Alliance Defending Freedom attorneys announced Monday that they will offer no-fee legal assistance to Kentucky’s public colleges and universities to help ensure that campus policies protect students in compliance with the U.S. Constitution and a new state law that protects students’ free speech.

On March 16, Gov. Matt Bevin signed into law a bill that specifically guarantees the freedom of students to engage in political and religious speech. To expedite its implementation, ADF sent a letter to Kentucky colleges and universities offering to advise them on complying with the new statute.

“Public universities should encourage, not shut down, the free exchange of ideas,” said ADF Legal Counsel Caleb Dalton. “The objective of this effort is to ensure that university and college officials are informed of their obligations to uphold free speech on campus and to assist administrators in reviewing their policies for compliance with both the Constitution and this new law.”

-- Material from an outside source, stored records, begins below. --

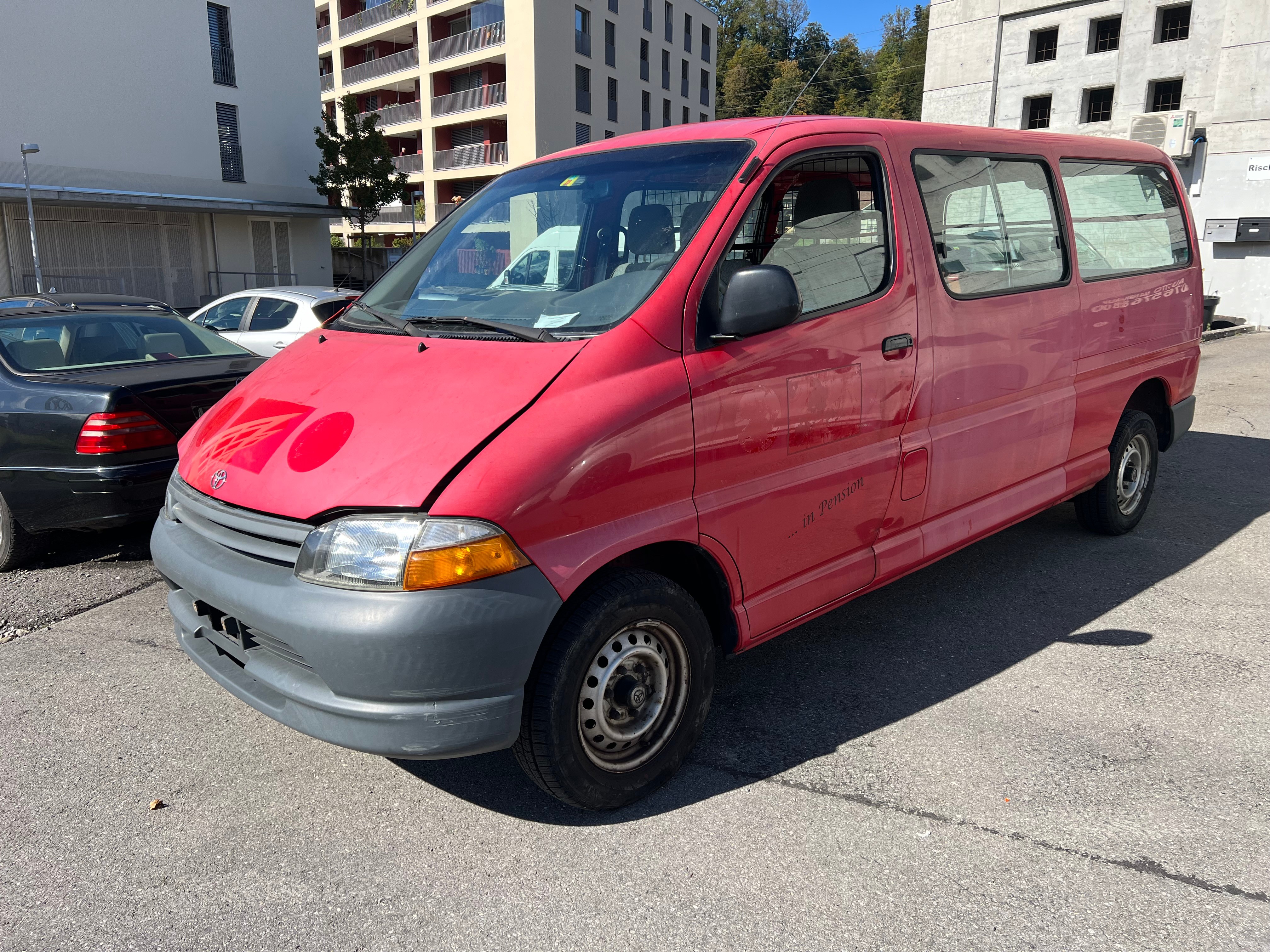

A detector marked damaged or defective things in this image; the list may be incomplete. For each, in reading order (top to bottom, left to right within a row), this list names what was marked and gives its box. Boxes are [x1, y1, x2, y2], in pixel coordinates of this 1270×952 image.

pavement crack [696, 762, 1270, 909]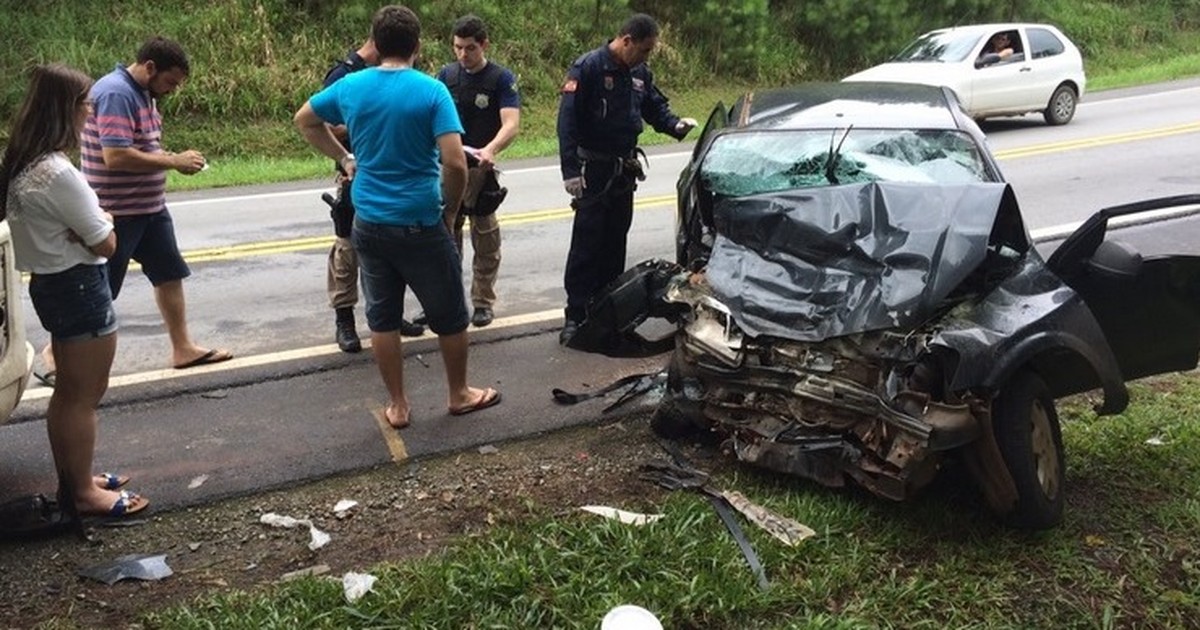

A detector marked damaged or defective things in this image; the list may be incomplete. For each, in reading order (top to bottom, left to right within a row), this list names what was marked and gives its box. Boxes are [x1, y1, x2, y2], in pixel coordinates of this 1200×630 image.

shattered windshield [897, 29, 979, 61]
shattered windshield [700, 128, 988, 195]
crumpled car hood [705, 178, 1027, 340]
wrecked car [566, 81, 1200, 528]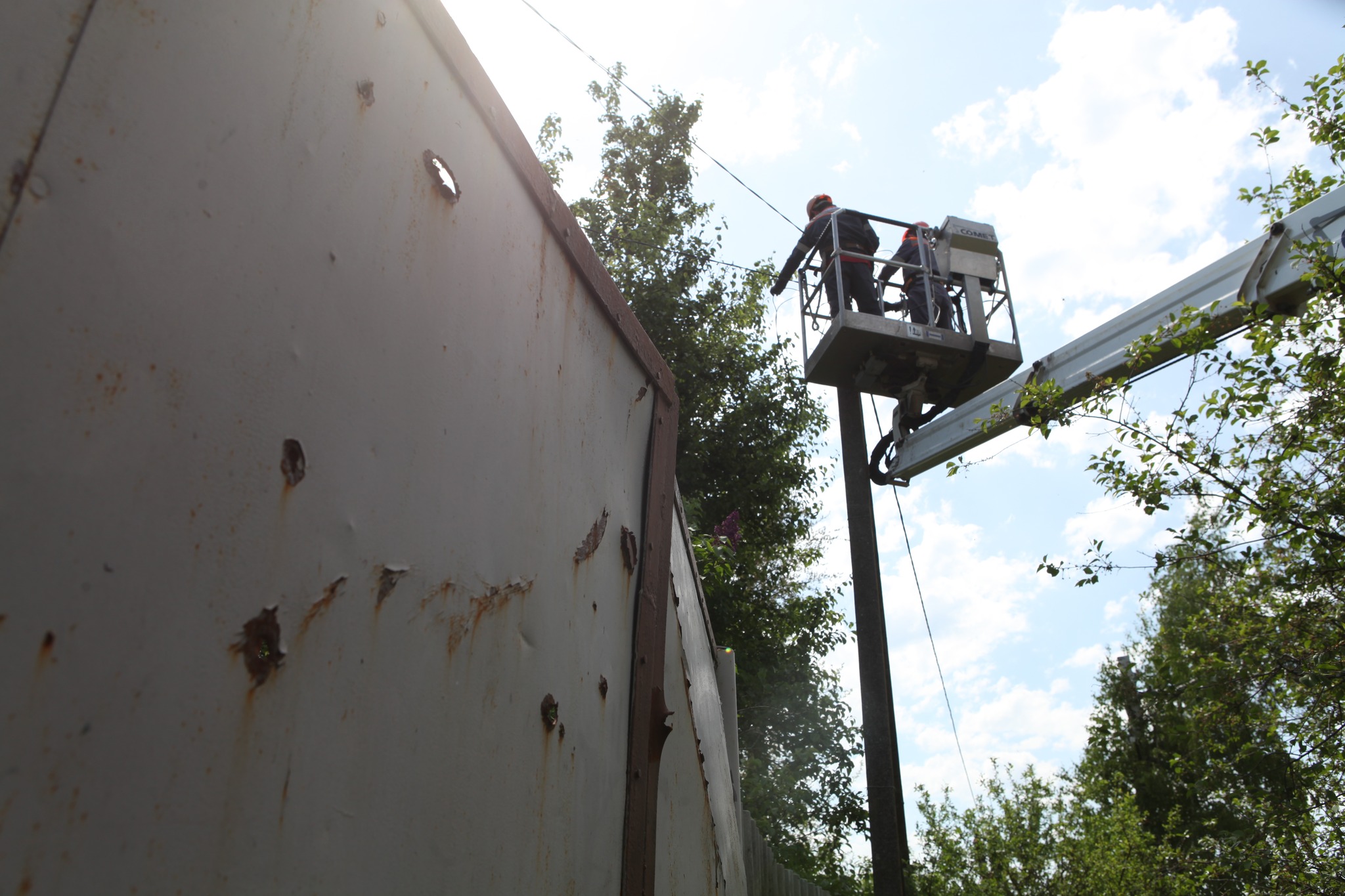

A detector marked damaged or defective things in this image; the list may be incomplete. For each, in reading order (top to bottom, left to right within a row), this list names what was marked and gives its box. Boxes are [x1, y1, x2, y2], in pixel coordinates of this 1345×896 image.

corroded steel panel [0, 0, 694, 893]
rusty metal wall [0, 0, 746, 893]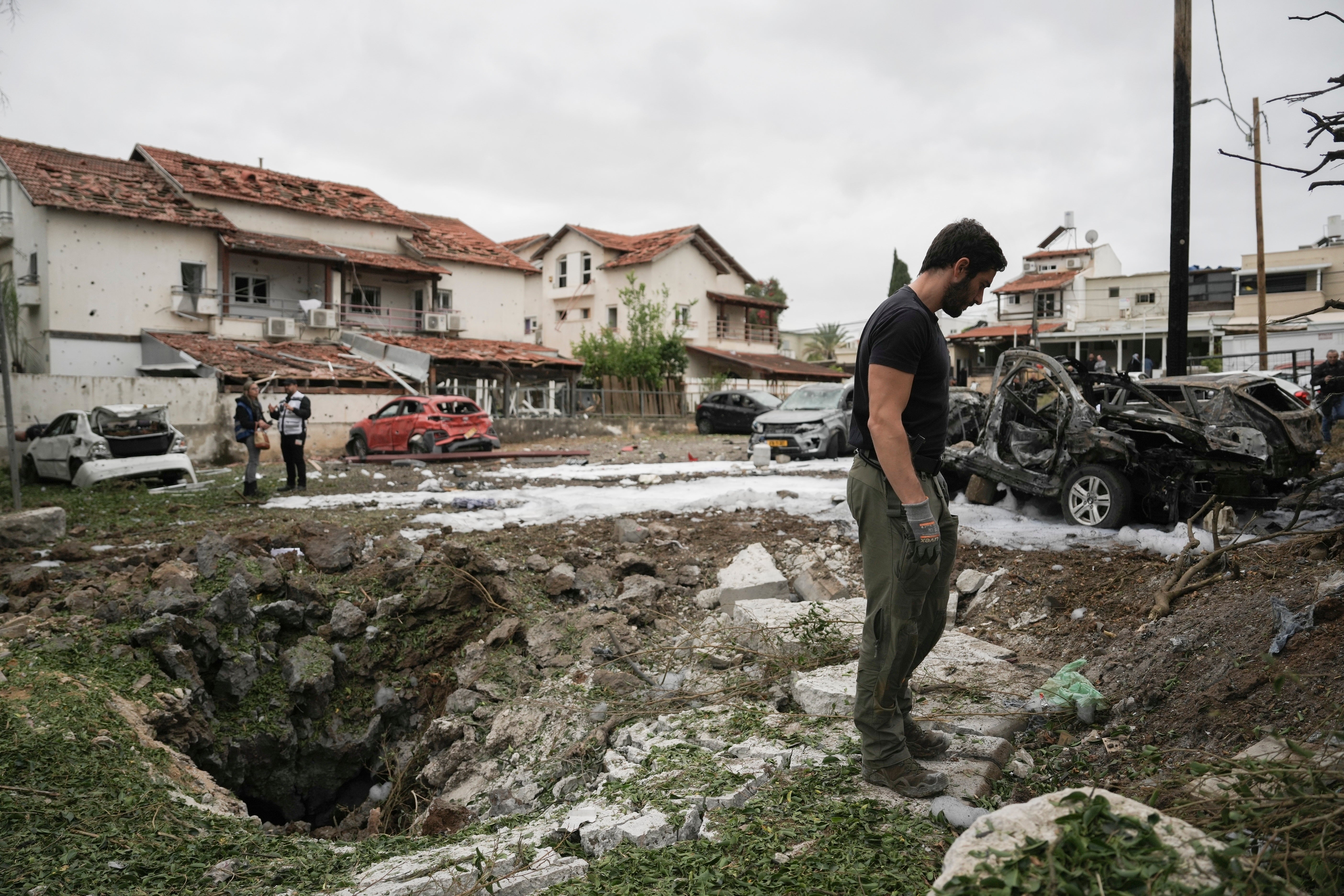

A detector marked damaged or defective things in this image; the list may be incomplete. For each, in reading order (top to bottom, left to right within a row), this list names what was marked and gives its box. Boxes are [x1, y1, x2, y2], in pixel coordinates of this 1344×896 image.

As the ADF letter to the schools notes, one of the protections that Senate Bill 17 offers is the elimination of restrictive and unconstitutional so-called “free speech” zones that schools have used to limit students’ ability to speak publicly on campus. The law also mirrors constitutional protections by prohibiting school officials from discriminating against campus speakers or student groups on the basis of their religious or political viewpoints. Importantly, it also ensures that student groups may organize around political or religious views and select leaders who share those views.

“Today’s college students will be tomorrow’s legislators, judges, commissioners, and voters,” said ADF Senior Counsel Casey Mattox, director of the ADF Center for Academic Freedom. “That’s why it’s so important that public universities model the First Amendment values they are supposed to be teaching to students, and why it should disturb everyone when many colleges fail to defend these constitutional values. We commend Kentucky for taking these rights seriously and will be pleased to assist the commonwealth’s colleges in revising any policies necessary to comply with this law.”

SB 17 passed both chambers of the legislature with strong bipartisan support. Designed to protect religious and political expression in public schools and on campuses, SB 17 is also known as the “Charlie Brown law,” in reference to a Kentucky elementary school’s decision to remove a Bible verse from their production of “A Charlie Brown Christmas.” ADF represented the family of a student who played Snoopy in the performance, which included a monologue by Linus on the true meaning of Christmas, as recounted in the Gospel of Luke.

Kentucky is the ninth state to enact similar legislation protecting rights of association for student organizations. Arizona, Idaho, Kansas, North Carolina, Ohio, Oklahoma, Tennessee, and Virginia have similar laws. Although many of SB 17’s provisions mirror constitutional free speech principles, states have stepped up to the plate with specific legislation to remind their university administrators of the core principles of free speech because many of them either ignore or misunderstand those principles on public university campuses.

A.C. Donahue of Somerset is serving as local counsel and one of nearly 3,200 attorneys allied with ADF.